Each notebook that uses ChromaDB follows the same pattern for persistence.

If the directory already exists that ChromaDB would be writing it's data to, it will load the existing database. If the directory does not exist, it will create a new database.

If you change parameters that affect the embeddings generation (like swapping in a new PDF file), you'll need to delete the database directory to force a new database to be created.

This can be done by running the following from the root of the repository. If the ChromaDB directory is `data/chromadb/url_source`, you'd run the following to delete it:

```sh
rm -rf data/chromadb/url_source
```

or if you run into permissions issues:

```sh
sudo rm -rf data/chromadb/url_source
```

In [1]:
import os

# ****************** [START] Google Cloud project settings ****************** #
project =  os.getenv('GCP_PROJECT')
location = os.environ.get('GCP_REGION', 'us-central1')
# ******************* [END] Google Cloud project settings ******************* #


# *********************** [START] Embeddings config ************************* #
# set rate limiting options for Vertex AI embeddings
embeddings_requests_per_minute = 100
embeddings_num_instances_per_batch = 5
# *********************** [END] Embeddings config *************************** #


# ********************** [START] data directory config ********************** #
# local directory to write chroma db persistence to
# or pull files like PDFs from to create embeddings
from helpers.files import get_data_dir
data_dir = get_data_dir()

chroma_db_dir = f'{data_dir}/chromadb'
chroma_db_url_source_dir = f'{chroma_db_dir}/url_source'
# *********************** [END] data directory config *********************** #


# ********************** [START] LLM data config **************************** #
from helpers.files import file_exists

collection_name = 'url-source'
load_documents = True
if file_exists(chroma_db_url_source_dir):
    load_documents = False
# *********************** [END] LLM data config ***************************** #


# *********************** [START] URL tool config *************************** #
urls = [
    "https://www.imup.io/",
]

# tool config for the langchain react agent
tool_name = "imUp.io marketing document reader"
tool_description = "Use this to read imUp.io's mission, how it works, testimonials, plans, FAQ, and more."
# *********************** [END] URL tool config ***************************** #


# ******************* [START] vector db retriever config ******************** #
# experiment with:
# - mmr
# - similarity
db_search_type = "similarity"
db_search_kwargs = {"k": 5}
# ********************* [END] vector db retriever config ******************** #


# *********************** [START] LLM parameter config ********************** #
# Vertex AI model to use for the LLM
model_name='text-bison@002'

# maximum number of model responses generated per prompt
candidate_count = 1

# determines the maximum amount of text output from one prompt.
# a token is approximately four characters.
max_output_tokens = 1024

# temperature controls the degree of randomness in token selection.
# lower temperatures are good for prompts that expect a true or
# correct response, while higher temperatures can lead to more
# diverse or unexpected results.
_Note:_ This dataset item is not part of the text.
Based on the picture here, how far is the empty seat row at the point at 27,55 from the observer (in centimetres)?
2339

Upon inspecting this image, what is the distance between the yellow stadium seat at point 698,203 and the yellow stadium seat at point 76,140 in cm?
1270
With a temperature of 0 the highest
# probability token is always selected. for most use cases, try
# starting with a temperature of 0.2.
temperature = 0.2

# top-p changes how the model selects tokens for output. Tokens are
# selected from most probable to least until the sum of their
# probabilities equals the top-p value. For example, if tokens A, B, and C
# have a probability of .3, .2, and .1 and the top-p value is .5, then the
# model will select either A or B as the next token (using temperature).
# the default top-p value is .8.
top_p = 0.8

# top-k changes how the model selects tokens for output.
# a top-k of 1 means the selected token is the most probable among
# all tokens in the model’s vocabulary (also called greedy decoding),
# while a top-k of 3 means that the next token is selected from among
# the 3 most probable tokens (using temperature).
top_k = 40

# how verbose the llm and langchain agent is when thinking
# through a prompt. you're going to want this set to True
# for development so you can debug its thought process
verbose = True
# *********************** [END] LLM parameter config ************************ #


# ********************** [START] Configuration Checks *********************** #
if not project:
    raise Exception('GCP_PROJECT environment variable not set')
# *********************** [END] Configuration Checks ************************ #


## Import and Initialize Vertex AI Client

This will complain about not having cuda drivers and the GPU not being used. You can safely ignore that. If you want to use the GPU, that's possible in Linux with Docker, but you'll need to set up a non-containerized development environment to use GPUs with MacOS.

In [2]:
from google.cloud import aiplatform
import vertexai

vertexai.init(project=project, location=location)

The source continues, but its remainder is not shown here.